TI 5 Clinical uses of antibiotics Flashcards
How do Gram-positive and Gram-negative bacterial cell walls differ in their structure and staining properties?
Answer: Gram-positive bacteria have a thick peptidoglycan cell wall that retains the crystal violet stain, appearing blue or purple under a microscope (e.g., Staphylococcus aureus). Gram-negative bacteria have a thin peptidoglycan layer and do not retain the crystal violet stain; they counterstain pink or red (e.g., E. coli).
Why aren’t “atypical” bacteria like Mycobacterium tuberculosis detected by a Gram stain?
Atypical bacteria do not have the typical cell wall structures that allow Gram stains to penetrate. For example, Mycobacterium tuberculosis has a waxy, lipid-rich cell wall, making it resistant to the Gram staining process.
What is the difference between broad-spectrum and narrow-spectrum antibacterials? Provide examples.
Broad-spectrum antibacterials act against a wide range of bacteria, including both Gram-positive and Gram-negative organisms (e.g., Tazocin). Narrow-spectrum antibacterials target a narrower range of bacteria, usually either Gram-positive or Gram-negative (e.g., Metronidazole).
Why should broad-spectrum antibiotics be used sparingly in antimicrobial stewardship
Overuse of broad-spectrum antibiotics can lead to the selection of resistant microbes and harm the patient’s gut microbiota, increasing the risk of opportunistic infections such as C. difficile and potentially contributing to the development of inflammatory bowel disease.
What are the steps involved in directed antimicrobial therapy after performing microscopy, culture, and sensitivity (MC&S) tests?
Directed therapy involves a stepwise provision of information:
Culture positive (something is growing).
Identification (we know what it is).
Sensitivities (we know what to treat it with).
What are the pros of using directed therapy for bacterial infections?
Directed therapy allows for:
Accurate identification of the causative organism.
Knowledge about resistance patterns.
Targeted antibiotic treatment.
The use of narrower-spectrum agents, reducing the risk of side effects and nosocomial infections.
what are the cons of using directed therapy for bacterial infections
he possibility of contamination or colonization leading to incorrect treatment.
Not all organisms may grow in culture.
Some tests may take time, delaying treatment.
What are the advantages of empirical therapy in treating infections?
Empirical therapy allows for:
Rapid initiation of treatment.
High efficacy in most cases based on probability and evidence.
Quick action in severe cases like sepsis, where time is critical.
What are the disadvantages of empirical therapy in treating infections?
Disadvantages include:
Risk of incorrect treatment if the pathogen is misidentified.
Use of broader-spectrum antibiotics, increasing side effects and the risk of nosocomial infections.
Potential failure to isolate the causative organism if antibiotics are given before samples are taken.
Why is rapid antibiotic administration critical in septic shock, and what is the “Golden Hour”?
For every hour’s delay in administering antibiotics in septic shock, mortality increases by 7.6%. The “Golden Hour” emphasizes the importance of administering antibiotics as soon as possible to reduce mortality.
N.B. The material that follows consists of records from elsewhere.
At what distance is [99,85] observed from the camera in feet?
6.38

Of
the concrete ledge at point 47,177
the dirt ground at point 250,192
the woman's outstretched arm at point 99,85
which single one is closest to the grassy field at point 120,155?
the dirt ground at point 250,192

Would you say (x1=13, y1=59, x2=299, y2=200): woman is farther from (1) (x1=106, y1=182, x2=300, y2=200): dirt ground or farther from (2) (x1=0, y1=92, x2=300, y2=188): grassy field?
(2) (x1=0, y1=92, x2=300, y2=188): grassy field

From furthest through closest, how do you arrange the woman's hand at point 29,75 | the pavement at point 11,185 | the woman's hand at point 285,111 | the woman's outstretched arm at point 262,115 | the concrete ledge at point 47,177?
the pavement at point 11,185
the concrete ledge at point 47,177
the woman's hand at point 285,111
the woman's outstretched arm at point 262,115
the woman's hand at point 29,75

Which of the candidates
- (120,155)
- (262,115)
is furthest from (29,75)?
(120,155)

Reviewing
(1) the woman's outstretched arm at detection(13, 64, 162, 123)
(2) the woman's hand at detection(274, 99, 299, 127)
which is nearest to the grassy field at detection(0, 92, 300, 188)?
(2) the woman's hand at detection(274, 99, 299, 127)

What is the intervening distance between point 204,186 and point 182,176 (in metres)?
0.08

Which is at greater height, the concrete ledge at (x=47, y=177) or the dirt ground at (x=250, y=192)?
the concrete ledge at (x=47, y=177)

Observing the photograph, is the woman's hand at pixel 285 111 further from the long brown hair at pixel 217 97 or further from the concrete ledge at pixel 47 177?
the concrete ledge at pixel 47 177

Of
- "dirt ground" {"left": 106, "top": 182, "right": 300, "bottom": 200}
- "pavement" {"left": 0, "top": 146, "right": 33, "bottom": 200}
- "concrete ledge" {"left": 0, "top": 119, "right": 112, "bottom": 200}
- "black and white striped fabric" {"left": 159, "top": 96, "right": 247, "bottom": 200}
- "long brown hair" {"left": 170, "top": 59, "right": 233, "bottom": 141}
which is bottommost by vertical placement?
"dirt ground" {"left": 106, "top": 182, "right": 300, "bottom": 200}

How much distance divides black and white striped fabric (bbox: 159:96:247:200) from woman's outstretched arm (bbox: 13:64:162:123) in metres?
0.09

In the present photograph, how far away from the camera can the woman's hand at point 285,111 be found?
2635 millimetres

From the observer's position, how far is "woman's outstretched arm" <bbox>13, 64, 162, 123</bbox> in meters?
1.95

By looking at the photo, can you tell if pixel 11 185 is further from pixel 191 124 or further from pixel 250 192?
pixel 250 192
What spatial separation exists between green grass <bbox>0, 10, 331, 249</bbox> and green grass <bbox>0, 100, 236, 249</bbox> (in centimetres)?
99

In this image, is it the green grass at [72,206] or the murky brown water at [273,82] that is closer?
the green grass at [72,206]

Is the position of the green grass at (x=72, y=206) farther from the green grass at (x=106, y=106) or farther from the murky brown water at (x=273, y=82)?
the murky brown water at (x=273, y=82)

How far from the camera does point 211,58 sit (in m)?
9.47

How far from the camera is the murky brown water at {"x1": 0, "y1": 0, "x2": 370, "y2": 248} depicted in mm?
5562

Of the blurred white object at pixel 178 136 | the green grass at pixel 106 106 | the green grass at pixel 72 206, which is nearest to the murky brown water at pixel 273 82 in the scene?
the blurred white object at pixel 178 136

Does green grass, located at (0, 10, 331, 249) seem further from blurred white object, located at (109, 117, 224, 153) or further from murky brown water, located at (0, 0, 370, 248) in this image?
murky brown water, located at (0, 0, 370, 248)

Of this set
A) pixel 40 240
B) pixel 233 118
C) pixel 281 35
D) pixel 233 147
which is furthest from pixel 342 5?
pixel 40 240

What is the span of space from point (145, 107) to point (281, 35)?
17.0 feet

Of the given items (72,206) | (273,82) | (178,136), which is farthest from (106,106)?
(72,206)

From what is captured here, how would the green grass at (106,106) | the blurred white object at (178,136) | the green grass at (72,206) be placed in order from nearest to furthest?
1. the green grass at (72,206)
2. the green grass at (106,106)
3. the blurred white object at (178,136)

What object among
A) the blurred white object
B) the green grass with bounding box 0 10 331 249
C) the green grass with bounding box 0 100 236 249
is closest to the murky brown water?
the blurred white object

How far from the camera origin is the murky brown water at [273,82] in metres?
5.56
What percentage of infective endocarditis cases are caused by Gram-positive organisms, and what is the mortality rate?
80-90% of infective endocarditis cases are caused by Gram-positive organisms, primarily staphylococci, with a mortality rate of 20-40%.
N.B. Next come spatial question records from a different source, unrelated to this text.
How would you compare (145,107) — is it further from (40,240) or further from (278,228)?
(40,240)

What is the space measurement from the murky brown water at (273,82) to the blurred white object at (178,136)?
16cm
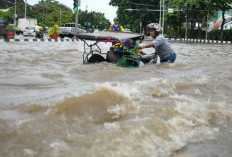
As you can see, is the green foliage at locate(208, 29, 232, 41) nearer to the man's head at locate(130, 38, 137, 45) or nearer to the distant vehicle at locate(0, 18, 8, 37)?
the distant vehicle at locate(0, 18, 8, 37)

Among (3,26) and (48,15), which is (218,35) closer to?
(3,26)

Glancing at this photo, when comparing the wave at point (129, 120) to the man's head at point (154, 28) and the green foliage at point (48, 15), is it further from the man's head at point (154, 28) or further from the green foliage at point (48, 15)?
the green foliage at point (48, 15)

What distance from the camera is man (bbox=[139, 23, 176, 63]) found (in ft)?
25.4

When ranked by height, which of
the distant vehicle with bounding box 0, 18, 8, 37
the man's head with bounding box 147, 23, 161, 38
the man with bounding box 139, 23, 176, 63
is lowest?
the man with bounding box 139, 23, 176, 63

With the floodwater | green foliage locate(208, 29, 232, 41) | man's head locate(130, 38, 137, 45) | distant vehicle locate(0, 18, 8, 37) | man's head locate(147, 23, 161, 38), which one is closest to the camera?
the floodwater

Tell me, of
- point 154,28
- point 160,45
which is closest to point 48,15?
point 160,45

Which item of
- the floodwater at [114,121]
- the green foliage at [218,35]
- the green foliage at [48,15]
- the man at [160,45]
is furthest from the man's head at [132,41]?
the green foliage at [48,15]

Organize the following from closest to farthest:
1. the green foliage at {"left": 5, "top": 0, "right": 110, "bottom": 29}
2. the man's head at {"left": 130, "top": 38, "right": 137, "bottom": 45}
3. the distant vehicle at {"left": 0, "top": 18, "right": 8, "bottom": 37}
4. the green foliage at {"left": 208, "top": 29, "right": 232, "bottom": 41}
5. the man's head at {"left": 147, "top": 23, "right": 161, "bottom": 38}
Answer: the man's head at {"left": 147, "top": 23, "right": 161, "bottom": 38}
the man's head at {"left": 130, "top": 38, "right": 137, "bottom": 45}
the distant vehicle at {"left": 0, "top": 18, "right": 8, "bottom": 37}
the green foliage at {"left": 208, "top": 29, "right": 232, "bottom": 41}
the green foliage at {"left": 5, "top": 0, "right": 110, "bottom": 29}

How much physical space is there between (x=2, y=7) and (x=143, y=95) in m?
88.5

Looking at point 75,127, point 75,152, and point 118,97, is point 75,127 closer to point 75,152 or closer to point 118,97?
point 75,152

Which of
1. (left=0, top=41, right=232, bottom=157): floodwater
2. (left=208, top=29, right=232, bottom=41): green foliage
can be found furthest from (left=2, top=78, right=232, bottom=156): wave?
(left=208, top=29, right=232, bottom=41): green foliage

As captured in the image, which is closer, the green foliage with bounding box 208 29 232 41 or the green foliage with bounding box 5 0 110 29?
the green foliage with bounding box 208 29 232 41

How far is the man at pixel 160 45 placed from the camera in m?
7.74

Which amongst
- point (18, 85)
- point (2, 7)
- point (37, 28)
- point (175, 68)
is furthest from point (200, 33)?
point (2, 7)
Why is infective endocarditis difficult to eradicate, and what is the recommended approach to treatment?
Eradication is difficult due to the poor vascularization of the endocardium, the bacteria being buried in platelets and fibrin in vegetations, and the slow-growing nature of the pathogens. Empirical treatment should be started promptly, followed by targeted therapy within 24-48 hours based on blood culture results.
What is an ESBL, and why is it significant in the treatment of bacterial infections?
Extended-spectrum beta-lactamases (ESBLs) are enzymes produced by bacteria that break down a wide range of beta-lactam antibiotics, including penicillins and cephalosporins, making infections difficult to treat.
Why should Nitrofurantoin be used cautiously in patients with renal impairment?
Nitrofurantoin’s efficacy depends on renal secretion into the urinary tract, and in patients with renal impairment, this secretion is reduced, decreasing its effectiveness and increasing the risk of side effects such as peripheral neuropathy.
Why is monitoring important for patients on long-term Nitrofurantoin therapy, especially the elderly?
Long-term Nitrofurantoin therapy can cause adverse pulmonary and hepatic reactions, so liver function and pulmonary symptoms must be closely monitored, especially in elderly patients.